Among the various topics, Wimbley said the course focuses on identity, particularly women’s studies. She went on to discuss the difficulties in accurately capturing women’s stories in history and the power of their own storytelling.
“There is something about that act of agency, looking at artists, making art, about their nation, which is something very different than getting that story from somewhere else, because after all, the best art, film and literature is its storytelling,” Wimbley said. “And who better to tell the story of post-apartheid South Africa or apartheid South Africa than people who have lived there, people who call that place home?”
Although many classes within the liberal arts curriculum are interdisciplinary, Wimbley’s class studying South African resistance movements through the perspective of South African film and literature is not common in DePauw’s course listing.
Witherspoon expressed interest in the course because it encompasses four different areas of study: English, Film studies, Africana studies, and Women, Gender, and Sexuality studies.
“One of the motivations was to bring something to campus that we don’t see very often,” Wimbley said. Although the History department offers a South African history class, it is not from the perspective of film and literature like Wimbley’s.
“Art has the power of bringing into the field of history, or the field of the culture, a particular experience, a particular emotion to that experience, in which history can come alive,” Wimbley said. “And those realities can come alive. I think that is the beauty of film.”

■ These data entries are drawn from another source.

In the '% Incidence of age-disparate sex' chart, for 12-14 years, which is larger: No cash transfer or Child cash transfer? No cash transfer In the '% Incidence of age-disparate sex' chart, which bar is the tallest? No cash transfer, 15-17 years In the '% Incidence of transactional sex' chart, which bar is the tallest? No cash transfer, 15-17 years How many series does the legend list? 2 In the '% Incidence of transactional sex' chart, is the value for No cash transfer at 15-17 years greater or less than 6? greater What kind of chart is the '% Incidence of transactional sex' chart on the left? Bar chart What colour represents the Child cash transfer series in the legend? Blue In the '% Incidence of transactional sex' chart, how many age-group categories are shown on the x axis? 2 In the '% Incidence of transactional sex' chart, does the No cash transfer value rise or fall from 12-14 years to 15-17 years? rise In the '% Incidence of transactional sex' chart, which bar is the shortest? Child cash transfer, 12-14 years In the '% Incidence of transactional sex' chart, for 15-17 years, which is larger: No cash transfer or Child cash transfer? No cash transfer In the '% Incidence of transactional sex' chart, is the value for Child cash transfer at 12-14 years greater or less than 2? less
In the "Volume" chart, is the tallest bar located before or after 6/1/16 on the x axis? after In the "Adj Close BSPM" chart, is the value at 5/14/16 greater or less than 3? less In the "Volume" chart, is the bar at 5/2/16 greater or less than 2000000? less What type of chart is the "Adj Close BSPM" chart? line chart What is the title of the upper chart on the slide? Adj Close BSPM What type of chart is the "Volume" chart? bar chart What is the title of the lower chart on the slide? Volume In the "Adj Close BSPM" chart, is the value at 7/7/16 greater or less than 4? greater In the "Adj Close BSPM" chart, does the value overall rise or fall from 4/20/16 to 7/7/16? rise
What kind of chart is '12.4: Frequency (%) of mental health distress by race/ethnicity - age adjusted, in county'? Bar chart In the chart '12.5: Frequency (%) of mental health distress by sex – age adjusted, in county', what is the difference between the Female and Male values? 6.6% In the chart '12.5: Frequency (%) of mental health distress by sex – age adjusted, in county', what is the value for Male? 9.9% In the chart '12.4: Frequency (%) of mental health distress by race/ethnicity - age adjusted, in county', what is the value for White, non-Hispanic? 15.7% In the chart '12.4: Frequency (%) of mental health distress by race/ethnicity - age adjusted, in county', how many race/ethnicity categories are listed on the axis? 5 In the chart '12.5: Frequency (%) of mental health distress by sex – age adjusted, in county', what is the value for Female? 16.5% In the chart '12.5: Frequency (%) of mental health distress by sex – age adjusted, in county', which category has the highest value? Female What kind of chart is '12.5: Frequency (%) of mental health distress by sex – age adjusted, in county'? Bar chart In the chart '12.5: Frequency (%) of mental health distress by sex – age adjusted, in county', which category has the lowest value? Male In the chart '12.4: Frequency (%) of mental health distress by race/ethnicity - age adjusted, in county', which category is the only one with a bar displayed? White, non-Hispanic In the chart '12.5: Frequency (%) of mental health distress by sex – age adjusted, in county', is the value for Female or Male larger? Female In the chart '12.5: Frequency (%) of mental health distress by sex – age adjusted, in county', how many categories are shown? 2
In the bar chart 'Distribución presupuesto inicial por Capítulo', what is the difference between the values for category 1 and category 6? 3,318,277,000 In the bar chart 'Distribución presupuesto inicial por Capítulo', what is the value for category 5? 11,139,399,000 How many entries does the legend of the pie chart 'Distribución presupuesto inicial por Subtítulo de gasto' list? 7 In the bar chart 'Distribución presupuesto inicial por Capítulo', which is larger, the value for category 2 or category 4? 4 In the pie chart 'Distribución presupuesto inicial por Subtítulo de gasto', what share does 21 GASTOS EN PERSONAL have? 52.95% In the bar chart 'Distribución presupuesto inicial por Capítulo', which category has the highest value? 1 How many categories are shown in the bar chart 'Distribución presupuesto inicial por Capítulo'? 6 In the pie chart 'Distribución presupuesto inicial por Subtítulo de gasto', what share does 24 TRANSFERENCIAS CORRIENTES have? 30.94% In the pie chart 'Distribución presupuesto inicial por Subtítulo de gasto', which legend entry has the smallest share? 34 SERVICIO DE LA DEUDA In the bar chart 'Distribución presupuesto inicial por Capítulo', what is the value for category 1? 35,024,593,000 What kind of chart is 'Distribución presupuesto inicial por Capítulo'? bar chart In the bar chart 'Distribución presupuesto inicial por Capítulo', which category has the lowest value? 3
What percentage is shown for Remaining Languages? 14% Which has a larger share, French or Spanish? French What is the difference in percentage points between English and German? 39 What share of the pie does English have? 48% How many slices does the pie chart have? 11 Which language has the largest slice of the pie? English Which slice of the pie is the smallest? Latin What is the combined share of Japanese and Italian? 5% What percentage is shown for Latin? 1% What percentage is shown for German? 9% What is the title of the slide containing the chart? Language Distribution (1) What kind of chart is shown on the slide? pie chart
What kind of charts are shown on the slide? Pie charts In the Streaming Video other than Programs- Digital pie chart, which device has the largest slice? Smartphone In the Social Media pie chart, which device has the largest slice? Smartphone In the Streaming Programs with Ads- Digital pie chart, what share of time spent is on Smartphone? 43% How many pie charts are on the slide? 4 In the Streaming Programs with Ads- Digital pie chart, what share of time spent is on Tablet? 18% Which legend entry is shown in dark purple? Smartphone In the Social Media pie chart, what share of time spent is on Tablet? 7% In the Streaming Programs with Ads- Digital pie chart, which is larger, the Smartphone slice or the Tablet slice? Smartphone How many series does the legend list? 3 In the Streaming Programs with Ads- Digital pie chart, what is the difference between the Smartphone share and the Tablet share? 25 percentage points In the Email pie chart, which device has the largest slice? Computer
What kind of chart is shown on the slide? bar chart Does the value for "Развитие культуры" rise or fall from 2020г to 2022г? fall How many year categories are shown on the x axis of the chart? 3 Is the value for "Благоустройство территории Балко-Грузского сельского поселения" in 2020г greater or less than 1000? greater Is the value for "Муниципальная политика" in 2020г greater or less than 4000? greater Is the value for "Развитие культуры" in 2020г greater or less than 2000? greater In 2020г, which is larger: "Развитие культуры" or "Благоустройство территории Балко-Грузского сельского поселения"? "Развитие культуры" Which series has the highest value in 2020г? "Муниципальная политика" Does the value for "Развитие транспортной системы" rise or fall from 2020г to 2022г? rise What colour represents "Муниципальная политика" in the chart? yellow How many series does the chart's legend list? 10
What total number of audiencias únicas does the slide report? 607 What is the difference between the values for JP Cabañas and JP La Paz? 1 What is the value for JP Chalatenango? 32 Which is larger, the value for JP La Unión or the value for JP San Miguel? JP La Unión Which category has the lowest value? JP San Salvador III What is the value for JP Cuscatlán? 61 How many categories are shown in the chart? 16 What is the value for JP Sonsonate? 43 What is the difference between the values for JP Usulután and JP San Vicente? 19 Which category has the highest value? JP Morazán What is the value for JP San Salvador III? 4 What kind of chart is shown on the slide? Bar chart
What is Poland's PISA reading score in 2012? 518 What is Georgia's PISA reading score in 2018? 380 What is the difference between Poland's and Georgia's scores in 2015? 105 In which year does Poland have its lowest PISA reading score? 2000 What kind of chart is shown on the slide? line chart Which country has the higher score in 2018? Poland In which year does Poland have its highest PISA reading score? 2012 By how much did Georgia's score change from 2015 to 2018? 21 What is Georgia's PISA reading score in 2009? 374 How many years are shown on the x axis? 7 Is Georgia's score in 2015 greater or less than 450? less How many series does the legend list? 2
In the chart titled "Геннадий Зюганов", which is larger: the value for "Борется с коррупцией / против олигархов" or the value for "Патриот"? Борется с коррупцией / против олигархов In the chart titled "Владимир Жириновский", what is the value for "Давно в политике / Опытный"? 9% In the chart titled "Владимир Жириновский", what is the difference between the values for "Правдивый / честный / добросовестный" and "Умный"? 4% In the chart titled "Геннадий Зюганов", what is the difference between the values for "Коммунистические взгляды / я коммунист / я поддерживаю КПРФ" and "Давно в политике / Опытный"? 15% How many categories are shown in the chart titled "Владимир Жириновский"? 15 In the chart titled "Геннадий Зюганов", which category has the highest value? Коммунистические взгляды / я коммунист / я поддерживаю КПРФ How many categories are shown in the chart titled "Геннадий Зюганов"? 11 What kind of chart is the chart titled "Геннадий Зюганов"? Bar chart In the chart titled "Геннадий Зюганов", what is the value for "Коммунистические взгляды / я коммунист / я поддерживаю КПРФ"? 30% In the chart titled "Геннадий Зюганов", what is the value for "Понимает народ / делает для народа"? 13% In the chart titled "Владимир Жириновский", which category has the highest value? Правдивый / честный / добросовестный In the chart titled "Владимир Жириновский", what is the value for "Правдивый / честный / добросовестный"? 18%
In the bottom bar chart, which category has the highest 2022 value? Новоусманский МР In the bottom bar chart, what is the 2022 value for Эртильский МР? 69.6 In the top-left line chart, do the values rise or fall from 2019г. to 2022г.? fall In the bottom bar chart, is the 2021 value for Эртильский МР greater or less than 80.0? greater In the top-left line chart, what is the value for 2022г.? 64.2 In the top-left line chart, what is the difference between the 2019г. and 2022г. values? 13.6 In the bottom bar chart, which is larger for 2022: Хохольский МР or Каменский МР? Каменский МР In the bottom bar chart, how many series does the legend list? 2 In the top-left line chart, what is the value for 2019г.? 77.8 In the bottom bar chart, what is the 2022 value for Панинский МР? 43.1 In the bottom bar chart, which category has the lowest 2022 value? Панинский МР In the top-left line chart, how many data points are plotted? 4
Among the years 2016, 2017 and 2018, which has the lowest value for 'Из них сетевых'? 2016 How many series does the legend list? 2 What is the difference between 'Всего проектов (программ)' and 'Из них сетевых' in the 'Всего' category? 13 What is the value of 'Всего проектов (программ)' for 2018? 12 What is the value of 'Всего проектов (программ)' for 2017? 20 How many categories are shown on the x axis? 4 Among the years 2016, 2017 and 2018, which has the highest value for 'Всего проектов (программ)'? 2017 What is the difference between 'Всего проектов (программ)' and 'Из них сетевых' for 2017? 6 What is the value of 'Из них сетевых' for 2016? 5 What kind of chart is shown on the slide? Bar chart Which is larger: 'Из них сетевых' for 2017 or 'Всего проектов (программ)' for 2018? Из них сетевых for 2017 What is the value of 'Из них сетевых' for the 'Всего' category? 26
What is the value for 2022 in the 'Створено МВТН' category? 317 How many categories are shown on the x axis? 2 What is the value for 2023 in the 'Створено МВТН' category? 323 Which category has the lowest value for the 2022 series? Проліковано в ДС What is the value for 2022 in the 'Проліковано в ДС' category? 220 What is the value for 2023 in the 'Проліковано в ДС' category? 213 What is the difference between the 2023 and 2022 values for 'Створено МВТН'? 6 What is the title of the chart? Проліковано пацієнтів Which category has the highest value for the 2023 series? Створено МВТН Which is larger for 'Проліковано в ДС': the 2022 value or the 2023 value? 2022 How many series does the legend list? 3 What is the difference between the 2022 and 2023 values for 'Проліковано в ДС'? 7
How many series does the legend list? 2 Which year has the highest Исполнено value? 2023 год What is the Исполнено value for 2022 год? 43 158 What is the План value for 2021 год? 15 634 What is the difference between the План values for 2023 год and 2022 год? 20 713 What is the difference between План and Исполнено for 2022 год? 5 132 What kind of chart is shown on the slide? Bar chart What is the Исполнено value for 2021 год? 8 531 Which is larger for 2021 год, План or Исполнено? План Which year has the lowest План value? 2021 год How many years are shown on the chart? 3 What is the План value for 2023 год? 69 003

Wimbley says that critical engagement with the texts can be applied to what it means to be a citizen in the U.S. today.
“To kind of step back for a moment and look at South Africa as a case history in which one is forced to really explore what citizenship means and what human rights mean, and how they should come together, or maybe should not,” Wimbley said. “I think is a really relevant proposition right now in our cultural moment.”